A Flight Without Wings: My Experience with Heaven is a non-fiction memoir written by Brian McLaughlin. The author was on vacation in Mexico in 1993 when he sustained massive head trauma. He was in a comatose state as the doctors were working on him in a Cancun hospital, but he could hear them discussing his case, especially how to sew up his ruptured eye. His doctors and family were not sure that he would survive or that, if he did, he would have brain damage. While he was on the operating table, he began to feel dissociated from the event even as he continued to hear them, though more and more faintly. He began to feel a deep sense of comfort and warmth. Then he watched as a speck grew larger, and he discerned that it was a figure approaching him.

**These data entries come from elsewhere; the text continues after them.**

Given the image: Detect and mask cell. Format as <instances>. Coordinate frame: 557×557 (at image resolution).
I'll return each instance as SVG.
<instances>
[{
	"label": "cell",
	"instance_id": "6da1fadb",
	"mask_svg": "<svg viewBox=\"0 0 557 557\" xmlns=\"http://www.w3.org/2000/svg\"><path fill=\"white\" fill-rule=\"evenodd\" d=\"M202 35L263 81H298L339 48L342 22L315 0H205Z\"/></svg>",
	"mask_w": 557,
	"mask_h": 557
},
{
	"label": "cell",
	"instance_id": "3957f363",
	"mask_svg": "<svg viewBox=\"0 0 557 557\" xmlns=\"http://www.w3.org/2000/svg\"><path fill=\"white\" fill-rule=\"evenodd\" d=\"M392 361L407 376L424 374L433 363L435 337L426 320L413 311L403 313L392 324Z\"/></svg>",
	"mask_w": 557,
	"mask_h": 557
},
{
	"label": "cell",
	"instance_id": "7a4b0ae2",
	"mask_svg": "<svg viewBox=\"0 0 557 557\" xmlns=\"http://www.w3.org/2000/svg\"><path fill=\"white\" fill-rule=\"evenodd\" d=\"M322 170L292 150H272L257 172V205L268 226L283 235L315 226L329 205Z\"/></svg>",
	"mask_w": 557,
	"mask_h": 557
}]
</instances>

Brian McLaughlin's religious/philosophical memoir, A Flight Without Wings: My Experience with Heaven, is not filled with accounts of angelic hosts, harps and the gilded halls of Heaven. What it is, rather, is a sincere and reflective account of the author's near-death experience and how those crucial moments when he hovered between life and death transformed his outlook on life. McLaughlin speaks directly to the reader, and I quickly became involved with what he had to say. His story, while indelibly altered by his injuries and his after-life experience, is filled with life, resilience and enthusiasm, even as it reflects the peace and comfort -- and certainty -- he feels about what happens next, and shares his thoughts on how he can best share his feelings with others. He does so admirably in this well-written and moving memoir that neither delves into the fanciful or dogmatic, nor descends into anger and recriminations over the events that so changed his life. A Flight Without Wings: My Experience with Heaven is a remarkable work that's well worth reading, and it's highly recommended.